> [Task requirements]
Every entry must be reproduced word for word.

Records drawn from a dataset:
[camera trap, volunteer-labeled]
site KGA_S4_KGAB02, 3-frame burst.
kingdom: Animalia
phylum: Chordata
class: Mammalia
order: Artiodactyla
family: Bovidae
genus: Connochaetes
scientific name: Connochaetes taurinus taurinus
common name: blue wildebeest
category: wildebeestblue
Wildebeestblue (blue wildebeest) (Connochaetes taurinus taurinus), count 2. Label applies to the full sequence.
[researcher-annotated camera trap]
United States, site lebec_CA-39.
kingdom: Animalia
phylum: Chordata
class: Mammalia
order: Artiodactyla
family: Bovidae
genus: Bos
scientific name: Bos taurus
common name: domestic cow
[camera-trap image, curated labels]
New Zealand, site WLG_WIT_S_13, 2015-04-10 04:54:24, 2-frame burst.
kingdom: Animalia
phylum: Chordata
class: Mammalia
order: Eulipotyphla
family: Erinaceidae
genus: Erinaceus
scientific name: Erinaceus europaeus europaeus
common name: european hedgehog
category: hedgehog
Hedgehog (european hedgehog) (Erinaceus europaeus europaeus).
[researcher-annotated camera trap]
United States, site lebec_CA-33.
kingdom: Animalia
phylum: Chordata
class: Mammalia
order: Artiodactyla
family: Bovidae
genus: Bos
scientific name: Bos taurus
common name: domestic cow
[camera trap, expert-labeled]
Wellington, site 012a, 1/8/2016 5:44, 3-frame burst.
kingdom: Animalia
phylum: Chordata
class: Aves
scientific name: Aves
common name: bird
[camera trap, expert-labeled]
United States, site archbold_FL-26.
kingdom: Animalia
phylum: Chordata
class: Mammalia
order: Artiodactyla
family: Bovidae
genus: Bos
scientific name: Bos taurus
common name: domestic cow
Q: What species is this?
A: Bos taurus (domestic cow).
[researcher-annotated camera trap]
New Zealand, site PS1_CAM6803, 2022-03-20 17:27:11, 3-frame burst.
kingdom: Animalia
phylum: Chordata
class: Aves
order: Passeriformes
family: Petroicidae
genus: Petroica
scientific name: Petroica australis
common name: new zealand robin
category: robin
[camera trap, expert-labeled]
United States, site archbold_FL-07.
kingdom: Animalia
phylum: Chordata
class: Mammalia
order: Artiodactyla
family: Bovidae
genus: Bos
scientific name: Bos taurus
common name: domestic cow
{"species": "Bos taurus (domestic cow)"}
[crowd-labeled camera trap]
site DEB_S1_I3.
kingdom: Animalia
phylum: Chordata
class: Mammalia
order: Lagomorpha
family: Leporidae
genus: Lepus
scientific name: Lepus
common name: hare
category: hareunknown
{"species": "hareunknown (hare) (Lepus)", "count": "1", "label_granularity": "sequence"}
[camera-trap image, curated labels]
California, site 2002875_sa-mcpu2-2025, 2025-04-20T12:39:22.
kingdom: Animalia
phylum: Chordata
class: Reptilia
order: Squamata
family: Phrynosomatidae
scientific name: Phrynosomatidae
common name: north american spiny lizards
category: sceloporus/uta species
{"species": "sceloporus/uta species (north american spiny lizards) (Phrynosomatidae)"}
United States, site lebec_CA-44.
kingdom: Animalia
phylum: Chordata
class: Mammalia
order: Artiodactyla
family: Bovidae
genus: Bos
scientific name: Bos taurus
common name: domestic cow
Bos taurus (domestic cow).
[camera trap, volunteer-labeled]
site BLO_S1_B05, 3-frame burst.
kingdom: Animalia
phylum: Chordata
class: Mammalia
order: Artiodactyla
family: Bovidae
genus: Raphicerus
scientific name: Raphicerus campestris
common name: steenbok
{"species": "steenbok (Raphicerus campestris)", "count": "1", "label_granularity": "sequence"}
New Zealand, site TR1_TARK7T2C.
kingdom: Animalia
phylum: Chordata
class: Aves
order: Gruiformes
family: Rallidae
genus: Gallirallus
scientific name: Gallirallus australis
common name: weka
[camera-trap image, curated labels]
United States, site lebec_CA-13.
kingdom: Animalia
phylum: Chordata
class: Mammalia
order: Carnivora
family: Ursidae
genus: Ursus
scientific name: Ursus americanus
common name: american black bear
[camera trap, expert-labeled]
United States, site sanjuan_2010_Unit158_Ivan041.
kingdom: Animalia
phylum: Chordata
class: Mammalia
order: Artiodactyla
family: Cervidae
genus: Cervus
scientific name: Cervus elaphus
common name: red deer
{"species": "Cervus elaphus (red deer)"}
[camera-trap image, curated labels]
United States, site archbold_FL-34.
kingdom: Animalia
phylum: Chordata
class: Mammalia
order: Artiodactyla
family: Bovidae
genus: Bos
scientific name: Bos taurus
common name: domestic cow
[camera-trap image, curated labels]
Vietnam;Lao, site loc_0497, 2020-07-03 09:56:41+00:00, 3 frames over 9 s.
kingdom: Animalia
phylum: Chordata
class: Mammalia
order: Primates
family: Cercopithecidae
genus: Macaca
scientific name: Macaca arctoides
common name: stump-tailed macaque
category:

> [Reply]
[camera trap, volunteer-labeled]
site KGA_S4_KGAB02, 3-frame burst.
kingdom: Animalia
phylum: Chordata
class: Mammalia
order: Artiodactyla
family: Bovidae
genus: Connochaetes
scientific name: Connochaetes taurinus taurinus
common name: blue wildebeest
category: wildebeestblue
Wildebeestblue (blue wildebeest) (Connochaetes taurinus taurinus), count 2. Label applies to the full sequence.
[researcher-annotated camera trap]
United States, site lebec_CA-39.
kingdom: Animalia
phylum: Chordata
class: Mammalia
order: Artiodactyla
family: Bovidae
genus: Bos
scientific name: Bos taurus
common name: domestic cow
[camera-trap image, curated labels]
New Zealand, site WLG_WIT_S_13, 2015-04-10 04:54:24, 2-frame burst.
kingdom: Animalia
phylum: Chordata
class: Mammalia
order: Eulipotyphla
family: Erinaceidae
genus: Erinaceus
scientific name: Erinaceus europaeus europaeus
common name: european hedgehog
category: hedgehog
Hedgehog (european hedgehog) (Erinaceus europaeus europaeus).
[researcher-annotated camera trap]
United States, site lebec_CA-33.
kingdom: Animalia
phylum: Chordata
class: Mammalia
order: Artiodactyla
family: Bovidae
genus: Bos
scientific name: Bos taurus
common name: domestic cow
[camera trap, expert-labeled]
Wellington, site 012a, 1/8/2016 5:44, 3-frame burst.
kingdom: Animalia
phylum: Chordata
class: Aves
scientific name: Aves
common name: bird
[camera trap, expert-labeled]
United States, site archbold_FL-26.
kingdom: Animalia
phylum: Chordata
class: Mammalia
order: Artiodactyla
family: Bovidae
genus: Bos
scientific name: Bos taurus
common name: domestic cow
Q: What species is this?
A: Bos taurus (domestic cow).
[researcher-annotated camera trap]
New Zealand, site PS1_CAM6803, 2022-03-20 17:27:11, 3-frame burst.
kingdom: Animalia
phylum: Chordata
class: Aves
order: Passeriformes
family: Petroicidae
genus: Petroica
scientific name: Petroica australis
common name: new zealand robin
category: robin
[camera trap, expert-labeled]
United States, site archbold_FL-07.
kingdom: Animalia
phylum: Chordata
class: Mammalia
order: Artiodactyla
family: Bovidae
genus: Bos
scientific name: Bos taurus
common name: domestic cow
{"species": "Bos taurus (domestic cow)"}
[crowd-labeled camera trap]
site DEB_S1_I3.
kingdom: Animalia
phylum: Chordata
class: Mammalia
order: Lagomorpha
family: Leporidae
genus: Lepus
scientific name: Lepus
common name: hare
category: hareunknown
{"species": "hareunknown (hare) (Lepus)", "count": "1", "label_granularity": "sequence"}
[camera-trap image, curated labels]
California, site 2002875_sa-mcpu2-2025, 2025-04-20T12:39:22.
kingdom: Animalia
phylum: Chordata
class: Reptilia
order: Squamata
family: Phrynosomatidae
scientific name: Phrynosomatidae
common name: north american spiny lizards
category: sceloporus/uta species
{"species": "sceloporus/uta species (north american spiny lizards) (Phrynosomatidae)"}
United States, site lebec_CA-44.
kingdom: Animalia
phylum: Chordata
class: Mammalia
order: Artiodactyla
family: Bovidae
genus: Bos
scientific name: Bos taurus
common name: domestic cow
Bos taurus (domestic cow).
[camera trap, volunteer-labeled]
site BLO_S1_B05, 3-frame burst.
kingdom: Animalia
phylum: Chordata
class: Mammalia
order: Artiodactyla
family: Bovidae
genus: Raphicerus
scientific name: Raphicerus campestris
common name: steenbok
{"species": "steenbok (Raphicerus campestris)", "count": "1", "label_granularity": "sequence"}
New Zealand, site TR1_TARK7T2C.
kingdom: Animalia
phylum: Chordata
class: Aves
order: Gruiformes
family: Rallidae
genus: Gallirallus
scientific name: Gallirallus australis
common name: weka
[camera-trap image, curated labels]
United States, site lebec_CA-13.
kingdom: Animalia
phylum: Chordata
class: Mammalia
order: Carnivora
family: Ursidae
genus: Ursus
scientific name: Ursus americanus
common name: american black bear
[camera trap, expert-labeled]
United States, site sanjuan_2010_Unit158_Ivan041.
kingdom: Animalia
phylum: Chordata
class: Mammalia
order: Artiodactyla
family: Cervidae
genus: Cervus
scientific name: Cervus elaphus
common name: red deer
{"species": "Cervus elaphus (red deer)"}
[camera-trap image, curated labels]
United States, site archbold_FL-34.
kingdom: Animalia
phylum: Chordata
class: Mammalia
order: Artiodactyla
family: Bovidae
genus: Bos
scientific name: Bos taurus
common name: domestic cow
[camera-trap image, curated labels]
Vietnam;Lao, site loc_0497, 2020-07-03 09:56:41+00:00, 3 frames over 9 s.
kingdom: Animalia
phylum: Chordata
class: Mammalia
order: Primates
family: Cercopithecidae
genus: Macaca
scientific name: Macaca arctoides
common name: stump-tailed macaque
category:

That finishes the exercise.